When I first met you, I will admit I didn't like you. You stalked me at school—and honestly, if you wanted to know if I was the one who beat Dustin at Dig Dug, you could have asked instead of stalking me, you know. Not that hard. But when you invited me to come trick and treating and I got to know you better, I... I began to like you. You were nice, if a bit dorky and a dumbass, and I could see how much you loved Rowan when you talked about her. And even when you were hot and cold, I didn't know if I truly didn't like you, because you being an asshole didn't line up with how you were such a dork on Halloween, how you apologised and offered me a ride home, and when you and Lucas told me and Cami about the Upside Down, how serious you were and that had me think that maybe you were telling the truth, even if I was skeptical. Shows how much I know when I saw those monsters and you and Rowan use your powers for the first time.
But I won't lie, when I saw that dead wolf, when you felt everyone in Hawkins Lab dying... I was scared. I was scared, and I hated myself for being scared, because you were still Al. You were still that dumbass of a dork I'd met, that in that car ride, I felt... I felt like we could be really good friends. That you'd become the brother I wished I had, like Rowan is the sister I wished I had, that you, Rowan and Aco... are the family I wished I had. And I... I almost lost you.
When the Mind Flayer... when it killed you and Billy, I was scared. I was so fucking scared because I thought I lost both of you in that night, and I had just... stood there, and watched, instead of rushing in and pulling you away. And even though you came back, I wish I could have still pulled you away, I wish I could have saved you just like I wish I could have saved Billy, like you saved El's life and my life. But that isn't what happened, and I'm happy that you came back, that you're not dead and I didn't lose you and that... that I'm not gonna lose my brother again.
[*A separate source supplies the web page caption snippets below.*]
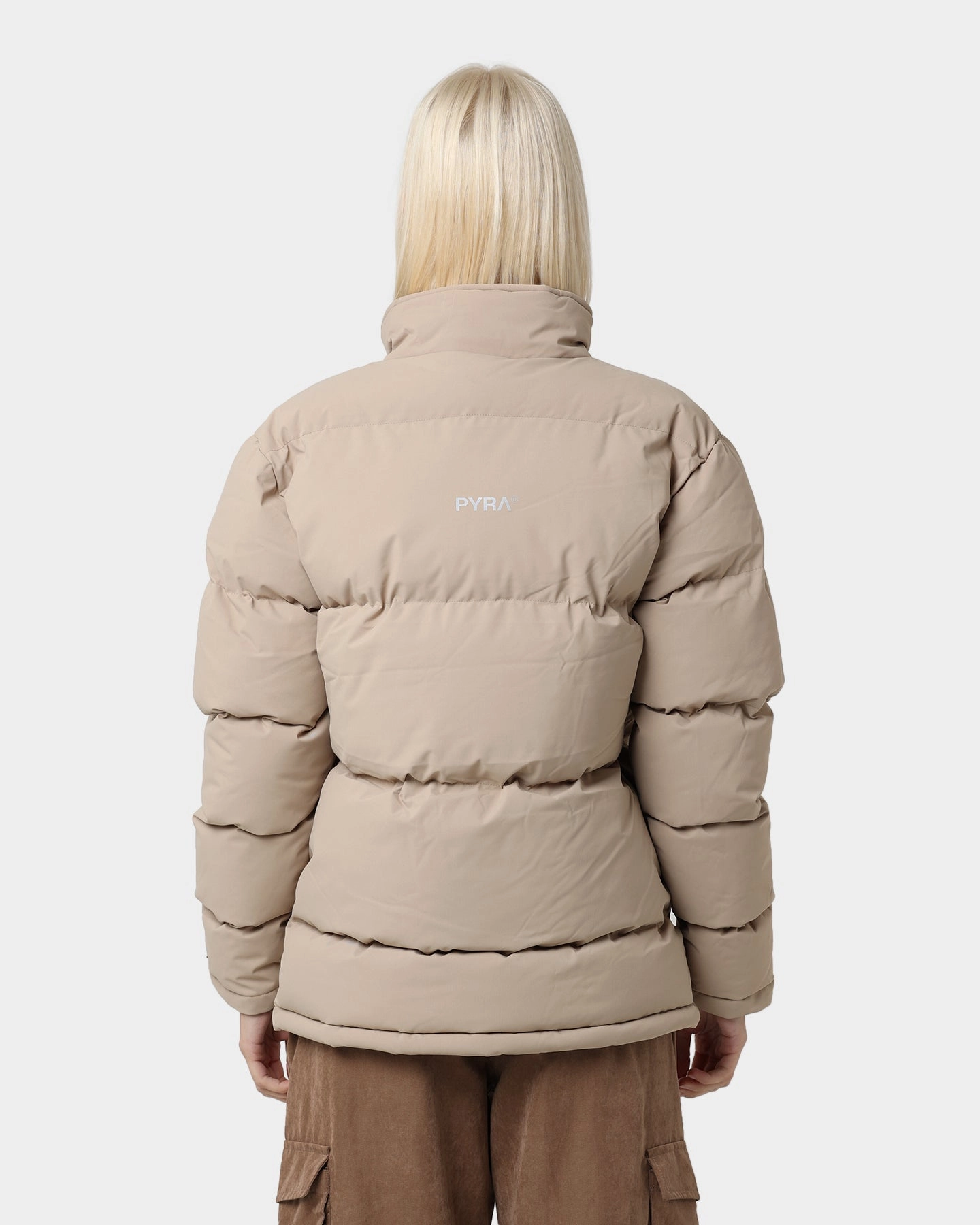 Mark PYRA Padded Puffa Jacket Natural
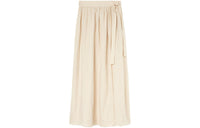 Loro Piana Casual Long Skirts Women's Beige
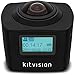 Produktbild Kitvision Immerse 360 Actionkamera 1080p HD 16MB Panorama VR Kamera mit WIFI WLAN Weitwinkelobjektiv Wasserdichtes Schutzgehäuse und weiterem Zubehör - Schwarz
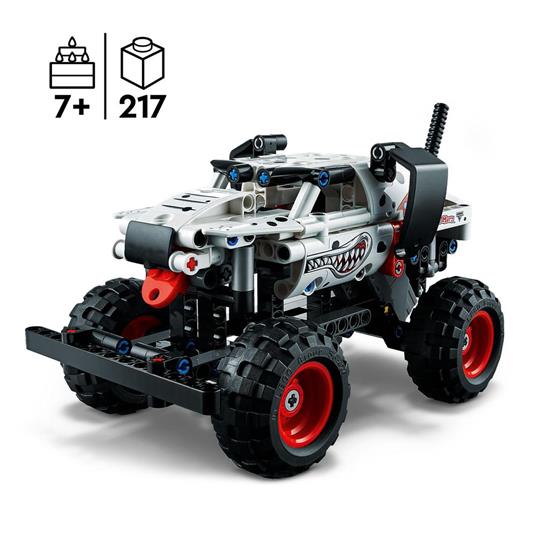 LEGO Technic 42150 Monster Mutt Monster Jam Dalmata Set  2 in 1 con Pull-Back Auto Offroad Monster Truck e Camion Giocattolo - 3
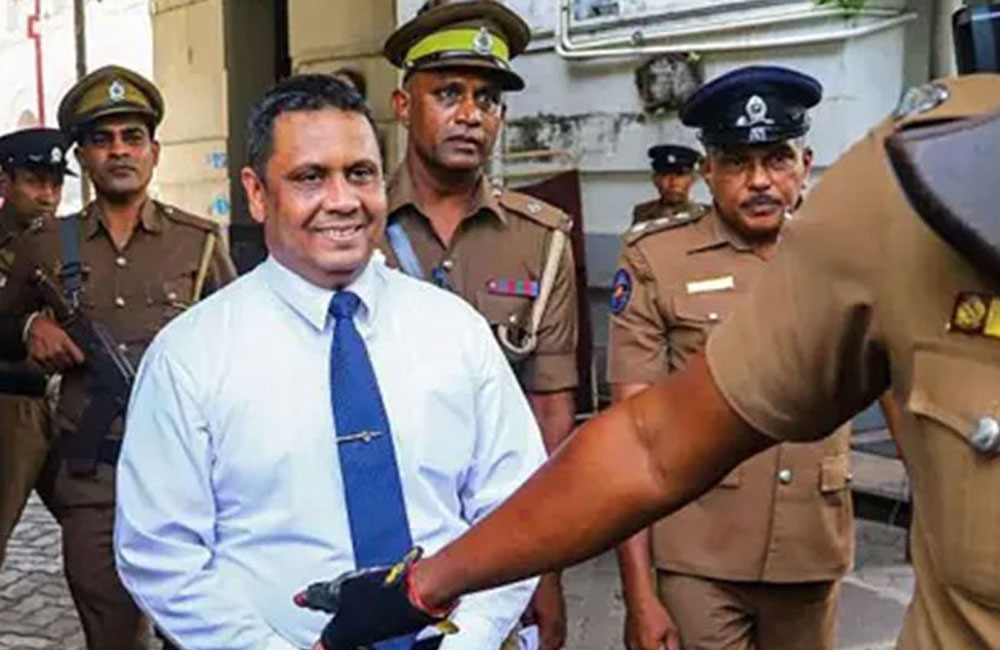 තුෂාර උපුල්දෙණියට ඇප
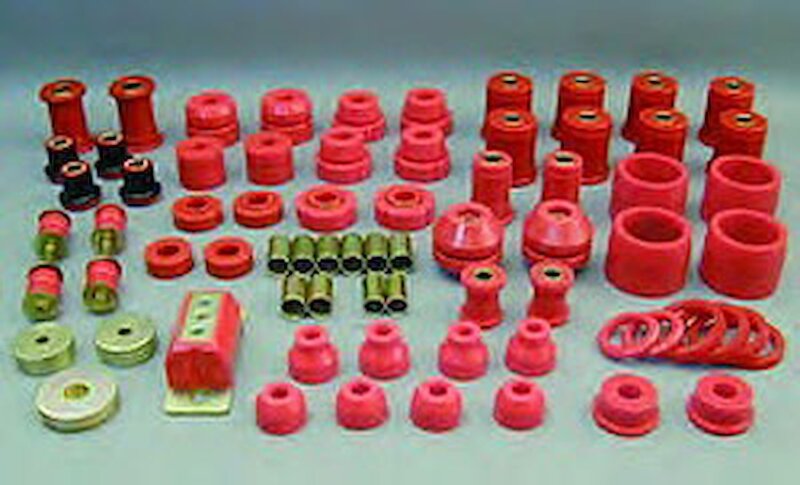 Prothane 65-70 Chevy 2dr Hard Top Total Kit - Red - part 7-2015 - TLNS Motorsports
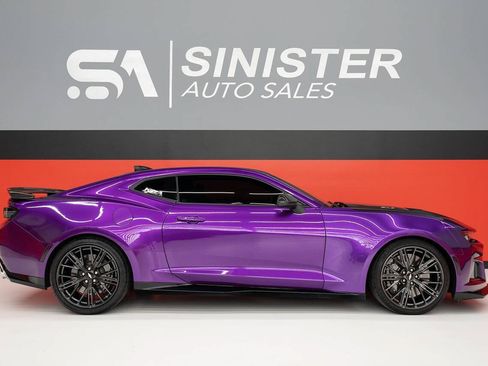 Used 2018 Chevrolet Camaro ZL1 RWD image 49
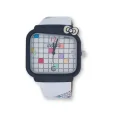 Relojes retro Square rectangulares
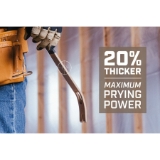 SPEC OPS® SPEC-D15BAR 15" Flat Pry Bar, High Carbon Steel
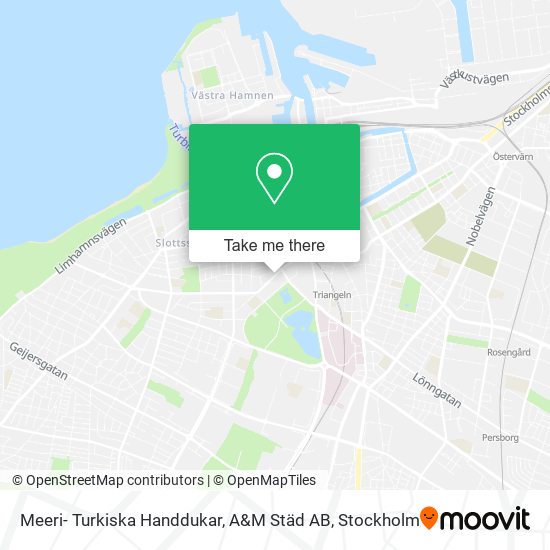 Meeri- Turkiska Handdukar, A&M Städ AB map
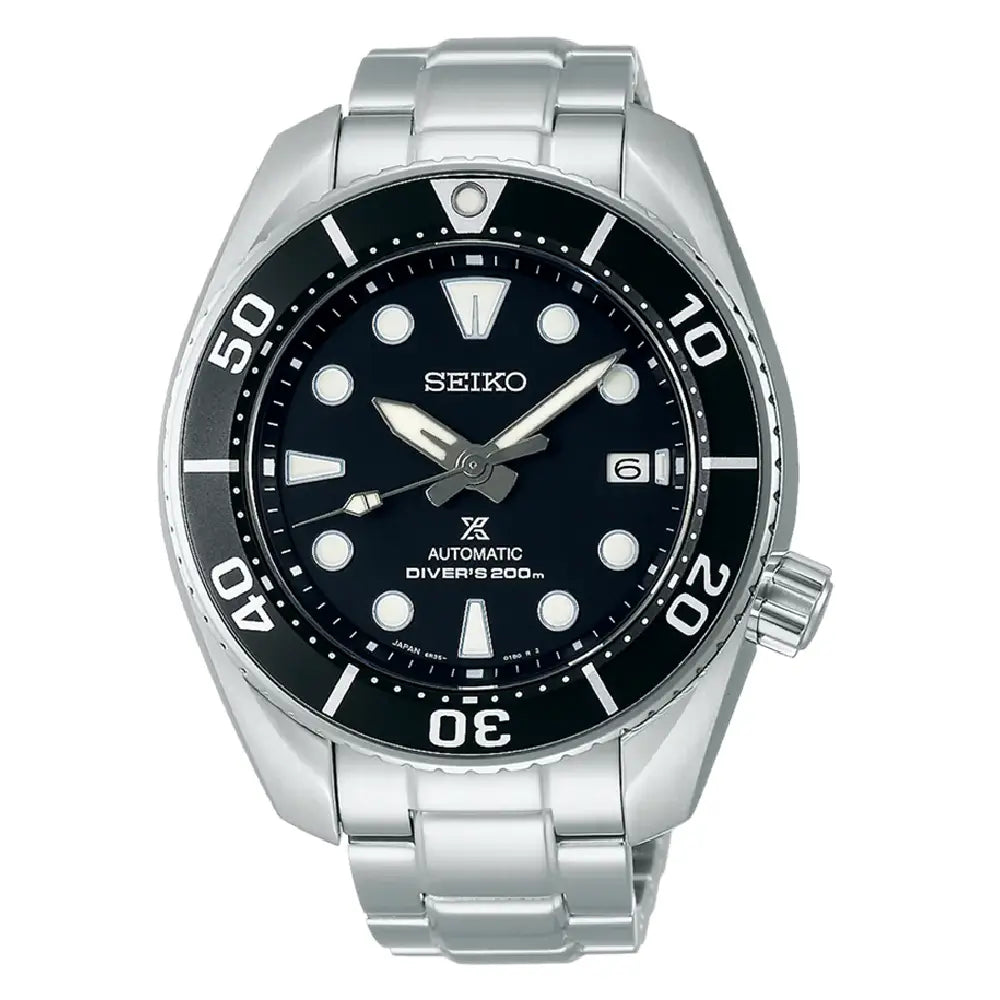 Seiko Prospex Sumo "Black Sumo" SPB101J1 Black Dial 45mm Stainless Steel Men's Watch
Because you are—you're my brother, Al. It doesn't matter we're not related, you are my brother. You and Rowan are my siblings, the siblings I wished I had and I'm glad I got to have with you, that you guys and Aco are the family I... I always wanted to have. That... that I could have it with you guys. And I'm so happy—and grateful—that I did.
I hope Rowan finds a way to break this curse, I really, desperately hope she does, but I know it isn't possible—I think we both know it might be too late for me, if she did. I can feel that asshole's curse, I can hear that stupid clock. I don't know how much longer I have, or if I will be dead when she and Nancy, Robin and Valerie come back or when you read this letter, if I have the chance to live long enough to say goodbye, but if I can't, I'll say it here.